Câncer se aproxima de doença crônica: 70% sobrevivem 5 anos após diagnóstico nos EUA
Câncer: 70% sobrevivem 5 anos após diagnóstico nos EUA

O câncer está gradualmente se transformando em uma doença crônica controlável, segundo dados históricos divulgados pela American Cancer Society. Pela primeira vez, sete em cada dez pessoas diagnosticadas com câncer nos Estados Unidos conseguem viver pelo menos cinco anos após receberem a notícia da doença.

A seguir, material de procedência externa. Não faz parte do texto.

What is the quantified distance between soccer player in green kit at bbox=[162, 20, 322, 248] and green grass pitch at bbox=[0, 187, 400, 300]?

Marco histórico no combate ao câncer

O relatório anual Cancer Statistics 2026 apresenta um avanço significativo quando comparado às estatísticas da metade dos anos 1990, quando apenas 49% dos pacientes alcançavam esse patamar de sobrevivência. Desde então, a melhora tem sido contínua e acelerada nos últimos anos, impulsionada por três fatores principais:

  • Avanços no diagnóstico precoce
  • Ampliação do acesso aos tratamentos
  • Desenvolvimento de terapias cada vez mais eficazes

É importante destacar que a taxa de sobrevida em cinco anos indica a proporção de pessoas que permanecem vivas cinco anos após o diagnóstico, independentemente de estarem ou não curadas. Especialistas utilizam esse indicador para comparar avanços ao longo do tempo e entre diferentes países, embora ele não reflita necessariamente a ausência da doença nem a qualidade de vida dos pacientes.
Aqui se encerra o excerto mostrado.